MSU women's basketball coach Vic Schaefer shouts from court side. (Photo by Kim Murrell, SDN)

The Missouri women's basketball team has a player that certainly has an "Eye" for the basket.

Sophomore Morgan Eye leads the Tigers by scoring 13.9 points per game and is the best 3-point field goal shooter in the nation by hitting 3.9 per outing from long range.

Defending Eye is the next challenge for the Mississippi State Bulldogs today as they have made the trip to Columbia, Mo., for a game against one of the newcomers of the Southeastern Conference.

One week ago, Missouri made a statement of how tough it can be in the SEC, especially at home, by knocking off the Tennessee Lady Volunteers 80-63 at Mizzou Arena.

The Tigers have records of 15-8 overall and 4-5 in the league.

"They have a lot of confidence right now and also had a week off like us," MSU women's coach Vic Schaefer said. "(Missouri coach) Robin (Pingeton) has done a great job with that team, and it's a challenge we have to be ready for."

The Bulldogs look to continue the type of defense they showed in pulling off a 47-44 victory over Arkansas at home last Sunday.

MSU held the Razorbacks to 14 points on five field goals in the first half.
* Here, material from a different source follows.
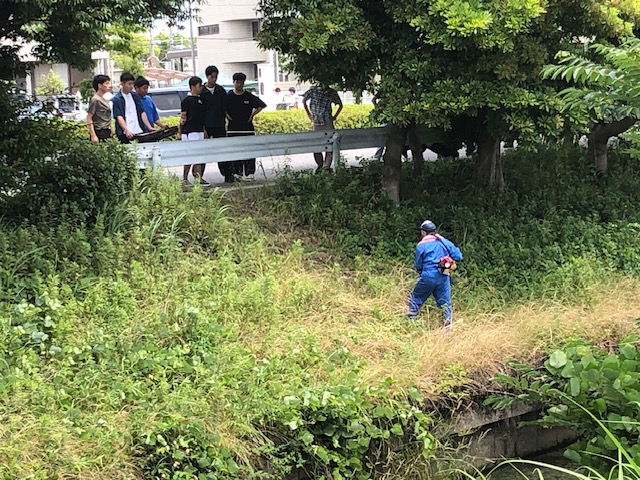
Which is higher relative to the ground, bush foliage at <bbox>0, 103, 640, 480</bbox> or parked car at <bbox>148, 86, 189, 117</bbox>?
parked car at <bbox>148, 86, 189, 117</bbox>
Arkansas only shot 32.1 percent from the field for the game.

There have been times where the Bulldogs have given Schaefer the type of defensive effort he's been desiring, but he knows with a young team, there will continue to be bumps in the road as it learns and grows.

"It's like being a plumber," Schaefer said. "You get two or three of those leaks fixed and you have a fourth leak. It might be Martha (Alwal) standing behind in the post. It's a leak and I feel like a plumber on some days.

"(Against Arkansas) We got the ball pressure, got the wing denial back to the point, then we have a post player standing behind down there. It's a process.

"We agonized over every defensive possession because that's just the way we are. We might stub our toe, but that's who we are."

With the success against the Razorbacks, Schaefer now has the proof that what he and his staff are trying to instill at MSU can work.

"It gives you some credibility when you are out there trying to teach them to play that hard and they've never played that hard before," Schaefer said. "It's not what we do, but how we do it. That's what will separate us.

"(Last Sunday) they put it into action and they can see it. For a day, they've got to see it and know this is why my staff and I prepare 15-page scouting reports, talk and go through things for three days on how to guard and what (opponents) are going to do. This is why we do what we do."

It won't take Schaefer and his staff long to find our the strength of Missouri in the scouting report.

Not only does Eye shoot well, but the Tigers are fourth in the SEC at 34 percent from 3-point range and pace the conference by hitting 9.1 shots from long range per outing.

MSU will try to counter that with its inside-outside sophomore duo of Kendra Grant and Martha Alwal.

Grant scores 12.4 points per game to lead the Bulldogs, while Alwal achieved her league-leading 11th double-double of the season against Arkansas with 14 points and 12 rebounds. 

After Schaefer gave his players a couple of days off during the midweek, they practiced Thursday, Friday and Saturday in getting ready for Missouri.

MSU, which stands at 10-12 overall and 2-7 in the SEC, was able to feed off the positive result of last weekend and Schaefer said it's much deserved.

"There's not anybody in the country that works harder than those kids," Schaefer said. "They work their tail off at practice every day. I'm proud to be their coach. I'm happy they are earning some credibility and some victories with their hard work."